For instance, it may start as
[1,1,1,1,1,1,1,1]
then a load is executed and could change that to
[1,1,1,1,1,1,0,0]
But then the next load, even if it loads all elements, will not re-enable
the last two bits.
Additionally, you never get a state like
[1,1,1,1,1,0,0,1]
where there are inactive elements followed by an active element.

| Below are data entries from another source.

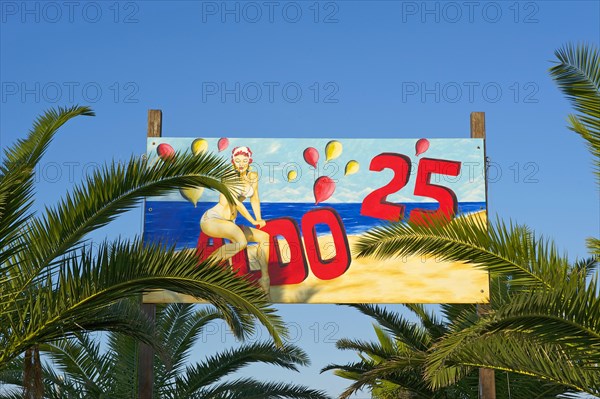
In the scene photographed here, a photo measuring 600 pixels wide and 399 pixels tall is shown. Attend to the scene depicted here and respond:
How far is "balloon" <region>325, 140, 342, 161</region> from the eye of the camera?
1409cm

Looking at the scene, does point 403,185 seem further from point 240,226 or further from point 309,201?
point 240,226

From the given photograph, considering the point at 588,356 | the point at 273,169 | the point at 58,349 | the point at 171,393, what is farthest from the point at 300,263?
the point at 588,356

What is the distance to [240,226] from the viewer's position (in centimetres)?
1393

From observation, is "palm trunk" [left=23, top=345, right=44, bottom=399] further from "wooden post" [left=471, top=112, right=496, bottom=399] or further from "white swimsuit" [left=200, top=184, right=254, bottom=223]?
"wooden post" [left=471, top=112, right=496, bottom=399]

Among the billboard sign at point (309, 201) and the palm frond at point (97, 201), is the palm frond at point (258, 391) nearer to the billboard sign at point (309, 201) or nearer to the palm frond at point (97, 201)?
the billboard sign at point (309, 201)

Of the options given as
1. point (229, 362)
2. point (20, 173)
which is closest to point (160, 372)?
point (229, 362)

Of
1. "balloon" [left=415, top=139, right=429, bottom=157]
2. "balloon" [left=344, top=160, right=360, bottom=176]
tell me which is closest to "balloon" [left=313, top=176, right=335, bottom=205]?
"balloon" [left=344, top=160, right=360, bottom=176]

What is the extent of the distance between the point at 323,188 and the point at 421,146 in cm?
163

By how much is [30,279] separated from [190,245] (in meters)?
4.87

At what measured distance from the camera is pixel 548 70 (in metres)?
9.26

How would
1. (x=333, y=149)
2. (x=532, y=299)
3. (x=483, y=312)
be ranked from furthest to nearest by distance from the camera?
(x=333, y=149) → (x=483, y=312) → (x=532, y=299)

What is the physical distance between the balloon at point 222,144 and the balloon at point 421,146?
9.50 feet

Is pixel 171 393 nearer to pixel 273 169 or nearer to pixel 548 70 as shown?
pixel 273 169

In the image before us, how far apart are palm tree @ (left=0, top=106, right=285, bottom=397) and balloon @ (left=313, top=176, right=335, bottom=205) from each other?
495 cm
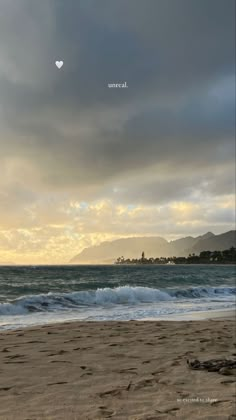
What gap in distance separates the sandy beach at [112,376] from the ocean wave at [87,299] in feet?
22.6

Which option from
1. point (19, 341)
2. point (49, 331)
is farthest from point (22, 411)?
point (49, 331)

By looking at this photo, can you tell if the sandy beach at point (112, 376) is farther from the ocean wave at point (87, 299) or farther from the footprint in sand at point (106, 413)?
the ocean wave at point (87, 299)

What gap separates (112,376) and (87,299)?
50.4 ft

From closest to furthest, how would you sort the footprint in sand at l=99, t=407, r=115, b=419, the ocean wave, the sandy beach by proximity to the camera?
the footprint in sand at l=99, t=407, r=115, b=419 → the sandy beach → the ocean wave

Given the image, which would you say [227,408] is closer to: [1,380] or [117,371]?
[117,371]

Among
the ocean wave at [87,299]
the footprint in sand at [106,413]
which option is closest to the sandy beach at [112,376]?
the footprint in sand at [106,413]

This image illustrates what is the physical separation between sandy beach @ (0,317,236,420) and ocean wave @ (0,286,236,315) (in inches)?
271

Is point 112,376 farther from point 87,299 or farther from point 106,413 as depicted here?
point 87,299

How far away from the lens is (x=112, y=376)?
592cm

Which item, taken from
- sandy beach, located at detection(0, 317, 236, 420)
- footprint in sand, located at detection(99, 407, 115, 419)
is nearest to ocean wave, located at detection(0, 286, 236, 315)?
A: sandy beach, located at detection(0, 317, 236, 420)

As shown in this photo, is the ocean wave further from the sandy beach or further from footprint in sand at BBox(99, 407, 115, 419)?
footprint in sand at BBox(99, 407, 115, 419)

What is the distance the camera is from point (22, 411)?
440 cm

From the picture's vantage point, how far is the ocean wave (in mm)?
16719

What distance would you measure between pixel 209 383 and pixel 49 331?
539 cm
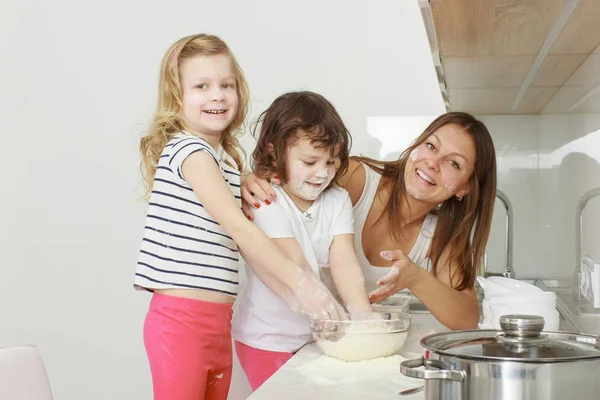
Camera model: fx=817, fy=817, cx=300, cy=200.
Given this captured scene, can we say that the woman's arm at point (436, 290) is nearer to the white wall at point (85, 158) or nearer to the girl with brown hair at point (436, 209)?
the girl with brown hair at point (436, 209)

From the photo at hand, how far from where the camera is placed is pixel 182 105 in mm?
1704

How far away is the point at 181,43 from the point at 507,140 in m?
1.35

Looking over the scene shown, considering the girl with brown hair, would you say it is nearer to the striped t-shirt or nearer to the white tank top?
the white tank top

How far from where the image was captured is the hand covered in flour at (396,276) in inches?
65.6

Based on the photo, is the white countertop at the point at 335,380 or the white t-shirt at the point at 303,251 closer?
the white countertop at the point at 335,380

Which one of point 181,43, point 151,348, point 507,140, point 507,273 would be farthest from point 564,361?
point 507,140

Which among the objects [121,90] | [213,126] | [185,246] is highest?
[121,90]

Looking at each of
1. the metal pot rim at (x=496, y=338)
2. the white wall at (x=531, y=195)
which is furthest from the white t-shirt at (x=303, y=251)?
the white wall at (x=531, y=195)

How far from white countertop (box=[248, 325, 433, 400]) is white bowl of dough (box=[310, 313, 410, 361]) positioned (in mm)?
13

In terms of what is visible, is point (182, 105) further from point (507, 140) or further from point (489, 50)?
Result: point (507, 140)

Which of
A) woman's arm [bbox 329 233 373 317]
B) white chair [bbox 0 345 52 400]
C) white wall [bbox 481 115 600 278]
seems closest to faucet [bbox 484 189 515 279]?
white wall [bbox 481 115 600 278]

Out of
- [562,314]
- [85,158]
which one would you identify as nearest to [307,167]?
[562,314]

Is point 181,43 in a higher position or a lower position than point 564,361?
higher

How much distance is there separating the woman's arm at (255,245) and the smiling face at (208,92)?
127 millimetres
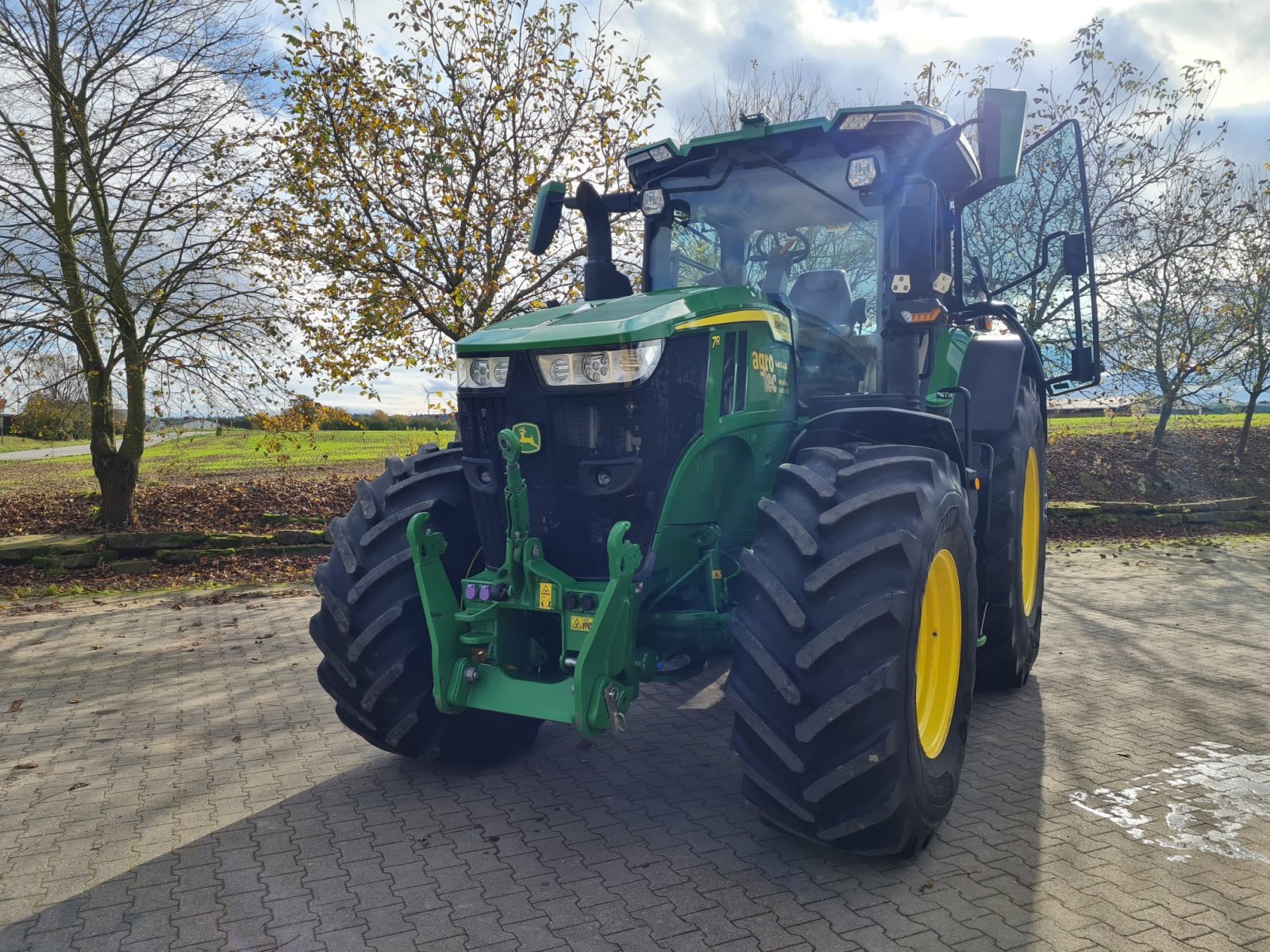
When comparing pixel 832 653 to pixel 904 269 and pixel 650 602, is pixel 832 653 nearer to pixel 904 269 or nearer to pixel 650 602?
pixel 650 602

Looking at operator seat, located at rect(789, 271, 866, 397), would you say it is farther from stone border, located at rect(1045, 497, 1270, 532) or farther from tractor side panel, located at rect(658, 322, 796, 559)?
stone border, located at rect(1045, 497, 1270, 532)

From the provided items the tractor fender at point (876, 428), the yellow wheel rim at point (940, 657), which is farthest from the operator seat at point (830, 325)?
the yellow wheel rim at point (940, 657)

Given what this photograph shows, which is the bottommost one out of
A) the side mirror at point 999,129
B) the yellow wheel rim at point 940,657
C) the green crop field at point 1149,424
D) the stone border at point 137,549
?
the stone border at point 137,549

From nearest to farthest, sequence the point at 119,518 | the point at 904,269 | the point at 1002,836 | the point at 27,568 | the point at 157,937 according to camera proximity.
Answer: the point at 157,937
the point at 1002,836
the point at 904,269
the point at 27,568
the point at 119,518

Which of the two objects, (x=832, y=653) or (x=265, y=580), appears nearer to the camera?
(x=832, y=653)

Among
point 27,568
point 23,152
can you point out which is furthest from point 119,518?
point 23,152

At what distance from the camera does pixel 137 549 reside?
1132 centimetres

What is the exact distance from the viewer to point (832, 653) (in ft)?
11.0

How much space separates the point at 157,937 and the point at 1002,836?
3079 mm

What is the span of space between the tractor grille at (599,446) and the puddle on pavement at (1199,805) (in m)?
2.31

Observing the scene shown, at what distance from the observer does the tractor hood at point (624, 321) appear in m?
3.82

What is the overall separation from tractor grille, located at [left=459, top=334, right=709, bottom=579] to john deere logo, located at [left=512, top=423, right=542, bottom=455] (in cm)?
2

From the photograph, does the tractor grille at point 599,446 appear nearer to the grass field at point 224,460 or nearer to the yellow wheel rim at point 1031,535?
the yellow wheel rim at point 1031,535

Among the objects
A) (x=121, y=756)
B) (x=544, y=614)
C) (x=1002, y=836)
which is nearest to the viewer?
(x=1002, y=836)
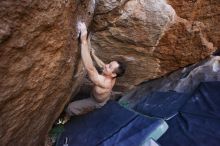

== Vectorized code structure ==
The use case currently is for loops with mutually misaligned pointers, both
of which require safe speculative reads, where we cannot peel for alignment, or
would not want to incur the code size cost of versioning to check if we can
peel.
For aarch64 this is only for early break as there aren't any other situations
where we need safe speculative reads.
Then for a loop such as
int
foo_no_vect (uint16_t *const restrict src1,
uint16_t *const restrict src2,
unsigned int n)
{
for (int i = 0; i < n; i++)
{
uint16_t v1 = src1[i];
uint16_t v2 = src2[i];
if (v1 + v2 == 0)
return 1;
}
return 0;
}
We generate the following:
GIMPLE (after dce):
_78 = max_mask_75 & _77;
ffr_preservation_82 = .READ_FAULT_STATE ();
.SET_FAULT_STATE ({ -1, ... });
<bb 3> [local count: 1014686025]:
# vectp_src1.7_45 = PHI <vectp_src1.7_46(7), vectp_src1.8_41(13)>
# vectp_src2.11_60 = PHI <vectp_src2.11_61(7), vectp_src2.12_56(13)>
# ivtmp_72 = PHI <ivtmp_73(7), 0(13)>
# loop_mask_48 = PHI <next_mask_ffr_81(7), _78(13)>
vect_v1_14.9_49 = .MASK_FIRSTFAULT_LOAD (vectp_src1.7_45, 64B, loop_mask_48,
{ 0, ... });
vect__5.10_55 = (vector([4,4]) int) vect_v1_14.9_49;
vect_v2_16.13_63 = .MASK_FIRSTFAULT_LOAD (vectp_src2.11_60, 64B,
loop_mask_48, { 0, ... });
vect__6.14_65 = (vector([4,4]) int) vect_v2_16.13_63;
ffr_mask_83 = .READ_FAULT_STATE ();
if (ffr_mask_83 == { -1, ... })
goto <bb 14>; [99.95%]
else
goto <bb 15>; [0.05%]
<bb 15> [local count: 10146860]:
.SET_FAULT_STATE ({ -1, ... });
_84 = ~ffr_mask_83;
ffr_loop_mask_85 = loop_mask_48 & ffr_mask_83;
<bb 14> [local count: 1014686025]:
# ffr_loop_mask_68 = PHI <loop_mask_48(3), ffr_loop_mask_85(15)>
# ffr_num_iters_36 = PHI <POLY_INT_CST [4, 4](3), 0(15)>
# next_mask_ffr_80 = PHI <{ -1, ... }(3), _84(15)>
vect__7.15_66 = vect__5.10_55 + vect__6.14_65;
mask_patt_28.16_67 = vect__7.15_66 == { 0, ... };
vec_mask_and_69 = mask_patt_28.16_67 & ffr_loop_mask_68;
if (vec_mask_and_69 != { 0, ... })
goto <bb 9>; [5.50%]
else
goto <bb 4>; [94.50%]
<bb 9> [local count: 55807731]:
.SET_FAULT_STATE (ffr_preservation_82);
goto <bb 5>; [100.00%]
<bb 4> [local count: 958878295]:
_47 = ffr_num_iters_36 * 2;
vectp_src1.7_46 = vectp_src1.7_45 + _47;
vectp_src2.11_61 = vectp_src2.11_60 + _47;
ivtmp_73 = ivtmp_72 + ffr_num_iters_36;
next_mask_79 = .WHILE_ULT (ivtmp_73, _74, { 0, ... });
next_mask_ffr_81 = next_mask_79 & next_mask_ffr_80;
if (next_mask_ffr_81 != { 0, ... })
goto <bb 7>; [94.50%]
else
goto <bb 12>; [5.50%]
<bb 12> [local count: 52738306]:
.SET_FAULT_STATE (ffr_preservation_82);
goto <bb 5>; [100.00%]
<bb 7> [local count: 906139989]:
goto <bb 3>; [100.00%]
<bb 5> [local count: 114863531]:
# _10 = PHI <1(9), 0(12), 0(2)>
return _10;
Or final assembly:
.L5:
add x4, x4, x3
whilelo p7.s, x4, x2
add x0, x0, x3, lsl 1
and p7.b, p7/z, p14.b, p14.b
add x1, x1, x3, lsl 1
ptest p15, p7.b
b.none .L7
.L6:
ldff1h z31.s, p7/z, [x0]
ldff1h z30.s, p7/z, [x1]
cntw x3
rdffr p14.b
nots p13.b, p15/z, p14.b
b.any .L11
.L4:
add z31.s, z31.s, z30.s
cmpeq p7.s, p7/z, z31.s, #0
b.none .L5
mov w0, 1
ret
== Notes ==
- When there is a "partial read", instead of treating that as a partial
iteration
and advancing by the number of loaded elements, we intead advance by 0
iterations ard repeat the same iteration with the previously processed
elements masked out. This preserves alignment with the starting position
and avoids having to do anything awkward such as possibly rotating
invariant vectors.
- This prioritises the "good" case, by trying to keep
the "full read" path as tight as possible, and adding
a fixup branch to handle the case where there is a partial read.